Decreased osteoblastic activity seems to play an important role in the pathogenesis of postmenopausal osteoporosis. The aim of the present study was to examine the direct effects of human growth hormone (GH) on proliferation and differentiation of osteoblastic cells obtained from patients with postmenopausal osteoporosis and age-matched normals and to compare the cellular responses induced by GH between the two groups. Osteoblast cultures (human marrow stromal osteoblast-like cells) were established from bone marrow aspirates obtained from 9 osteoporotic patients and 12 age-matched normals. Effects on cell proliferation and cell differentiation markers [alkaline phosphatase (AP)], procollagen type I propeptide (PICP), and osteocalcin] were assessed. GH stimulated H-3-thymidine incorporation into DNA in cell cultures of osteoporotic patients to a maximum of 158 +/- 14% of no-treatment controls (n = 9, P < 0.001) and to 203 +/- 52% (n = 9, P < 0.001) in normals.

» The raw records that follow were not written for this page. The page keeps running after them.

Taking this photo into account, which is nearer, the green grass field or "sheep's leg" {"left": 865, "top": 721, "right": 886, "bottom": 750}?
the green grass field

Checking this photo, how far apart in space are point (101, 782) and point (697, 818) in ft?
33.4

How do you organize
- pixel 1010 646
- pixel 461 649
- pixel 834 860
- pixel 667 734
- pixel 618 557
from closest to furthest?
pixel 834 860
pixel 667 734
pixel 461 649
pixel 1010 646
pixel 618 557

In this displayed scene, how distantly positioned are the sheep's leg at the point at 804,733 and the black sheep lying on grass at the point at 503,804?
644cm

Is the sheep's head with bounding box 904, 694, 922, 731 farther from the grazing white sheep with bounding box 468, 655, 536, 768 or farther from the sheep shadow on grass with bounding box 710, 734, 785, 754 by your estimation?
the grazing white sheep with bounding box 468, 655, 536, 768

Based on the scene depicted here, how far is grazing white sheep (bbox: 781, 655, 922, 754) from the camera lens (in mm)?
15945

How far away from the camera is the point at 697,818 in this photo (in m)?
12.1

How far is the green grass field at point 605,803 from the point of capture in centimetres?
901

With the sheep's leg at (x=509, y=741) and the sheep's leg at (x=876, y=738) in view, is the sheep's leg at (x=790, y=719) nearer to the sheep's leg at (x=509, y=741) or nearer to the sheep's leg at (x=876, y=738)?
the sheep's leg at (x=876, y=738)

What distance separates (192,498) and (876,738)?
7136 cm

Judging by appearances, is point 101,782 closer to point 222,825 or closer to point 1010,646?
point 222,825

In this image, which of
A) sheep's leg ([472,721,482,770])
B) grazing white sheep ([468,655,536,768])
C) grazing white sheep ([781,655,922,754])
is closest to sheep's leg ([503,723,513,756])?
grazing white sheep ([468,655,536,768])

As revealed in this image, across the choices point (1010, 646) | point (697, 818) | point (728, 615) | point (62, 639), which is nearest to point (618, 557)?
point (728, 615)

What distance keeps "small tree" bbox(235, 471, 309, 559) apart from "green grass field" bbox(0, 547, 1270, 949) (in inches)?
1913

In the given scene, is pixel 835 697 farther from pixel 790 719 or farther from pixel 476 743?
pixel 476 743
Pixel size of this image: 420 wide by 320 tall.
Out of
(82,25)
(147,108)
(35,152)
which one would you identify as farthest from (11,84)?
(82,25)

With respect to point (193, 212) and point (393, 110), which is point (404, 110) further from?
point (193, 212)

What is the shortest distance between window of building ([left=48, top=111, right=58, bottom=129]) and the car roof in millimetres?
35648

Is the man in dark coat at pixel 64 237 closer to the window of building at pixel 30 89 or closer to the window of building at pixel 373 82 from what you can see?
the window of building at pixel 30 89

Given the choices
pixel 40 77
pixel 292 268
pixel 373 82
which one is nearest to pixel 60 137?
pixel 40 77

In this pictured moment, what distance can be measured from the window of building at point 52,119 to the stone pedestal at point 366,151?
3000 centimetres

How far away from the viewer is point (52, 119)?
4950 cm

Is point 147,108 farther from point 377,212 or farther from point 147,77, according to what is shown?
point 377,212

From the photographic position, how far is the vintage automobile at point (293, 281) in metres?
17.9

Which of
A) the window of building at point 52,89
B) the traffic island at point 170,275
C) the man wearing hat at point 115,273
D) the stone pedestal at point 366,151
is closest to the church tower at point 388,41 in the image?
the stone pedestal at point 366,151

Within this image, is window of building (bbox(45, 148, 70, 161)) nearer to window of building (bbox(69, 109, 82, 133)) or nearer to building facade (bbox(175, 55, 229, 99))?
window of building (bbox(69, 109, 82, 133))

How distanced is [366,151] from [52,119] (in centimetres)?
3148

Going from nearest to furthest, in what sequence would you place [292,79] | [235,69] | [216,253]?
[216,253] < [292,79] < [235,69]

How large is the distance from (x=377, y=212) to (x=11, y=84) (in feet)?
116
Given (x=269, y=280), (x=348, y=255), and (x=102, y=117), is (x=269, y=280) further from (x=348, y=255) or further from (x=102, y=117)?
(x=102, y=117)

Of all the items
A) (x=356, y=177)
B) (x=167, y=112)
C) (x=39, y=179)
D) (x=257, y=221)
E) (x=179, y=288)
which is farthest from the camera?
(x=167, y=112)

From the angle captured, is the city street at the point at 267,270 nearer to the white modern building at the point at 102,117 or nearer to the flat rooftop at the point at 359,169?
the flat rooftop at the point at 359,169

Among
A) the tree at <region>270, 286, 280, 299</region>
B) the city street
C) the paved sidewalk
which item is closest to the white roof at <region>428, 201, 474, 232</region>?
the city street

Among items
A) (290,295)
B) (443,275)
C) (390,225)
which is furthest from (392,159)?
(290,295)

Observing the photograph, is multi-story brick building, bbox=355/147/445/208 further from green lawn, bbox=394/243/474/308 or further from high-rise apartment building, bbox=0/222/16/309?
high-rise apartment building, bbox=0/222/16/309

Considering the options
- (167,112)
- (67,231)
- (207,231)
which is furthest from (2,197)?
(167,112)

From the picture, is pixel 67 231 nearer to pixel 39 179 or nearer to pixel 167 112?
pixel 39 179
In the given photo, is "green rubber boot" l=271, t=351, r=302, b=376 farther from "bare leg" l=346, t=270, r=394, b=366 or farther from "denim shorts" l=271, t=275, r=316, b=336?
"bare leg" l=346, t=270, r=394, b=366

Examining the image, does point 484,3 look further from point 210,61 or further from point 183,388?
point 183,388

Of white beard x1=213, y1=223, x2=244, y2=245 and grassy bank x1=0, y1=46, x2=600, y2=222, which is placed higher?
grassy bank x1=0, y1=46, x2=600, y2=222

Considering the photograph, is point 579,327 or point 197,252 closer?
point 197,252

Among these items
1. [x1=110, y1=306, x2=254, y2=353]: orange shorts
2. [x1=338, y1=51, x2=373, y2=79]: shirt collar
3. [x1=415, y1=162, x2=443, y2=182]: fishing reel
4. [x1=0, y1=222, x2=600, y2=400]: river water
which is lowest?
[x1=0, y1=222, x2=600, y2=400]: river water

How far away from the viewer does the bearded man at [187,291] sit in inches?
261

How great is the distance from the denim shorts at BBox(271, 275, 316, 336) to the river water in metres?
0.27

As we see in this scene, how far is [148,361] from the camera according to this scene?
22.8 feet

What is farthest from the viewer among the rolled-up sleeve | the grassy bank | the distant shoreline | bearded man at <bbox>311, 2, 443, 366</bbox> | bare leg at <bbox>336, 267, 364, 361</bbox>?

GH increased cell number as measured by methylene blue (MB) assay in cells of osteoporotic patients to 138 +/-% (P < 0.05, n = 7) and in normals to 138 +/- 12 (P < 0.05, n = 7). GH alone reduced cellular AP production: 61 +/- 3.8% (P < 0.05, n = 7) versus 65 +/- 16% (P < 0.05, n = 7) and cellular PICP production: 79 +/- 6% (P < 0.05, n = 7) versus 69 +/- 16% (n.s., n = 7), in cell cultures of osteoporotics and normals, respectively. 1,25-dihydroxy vitamin D, (1,25(OH)(2)D-3) (10(-9) M) alone increased AP production in cell cultures of osteoporotics to 193 +/- 23% (P < 0.01, n = 7) and to 266 +/- 51% (P < 0.05, n = 7) in cell cultures of normals. 1,25(OH)(2)D-3 had no effect on PICP production in either culture. Combining GH and 1,25(OH)(2)D-3 reduced 1,25(OH)(2)D-3-stimulated levels of AP and osteocalcin. No statistically significant differences were observed in cell proliferation or cell differentiation responses between cell cultures of osteoporotic patients and normals. Our results demonstrate that osteoblastic cells obtained from osteoporotic patients exhibit normal responsiveness to short-term stimulation with GH in vitro and do not support the hypothesis of the presence of major defects in osteoblastic responsiveness to stimuli in patients with osteoporosis.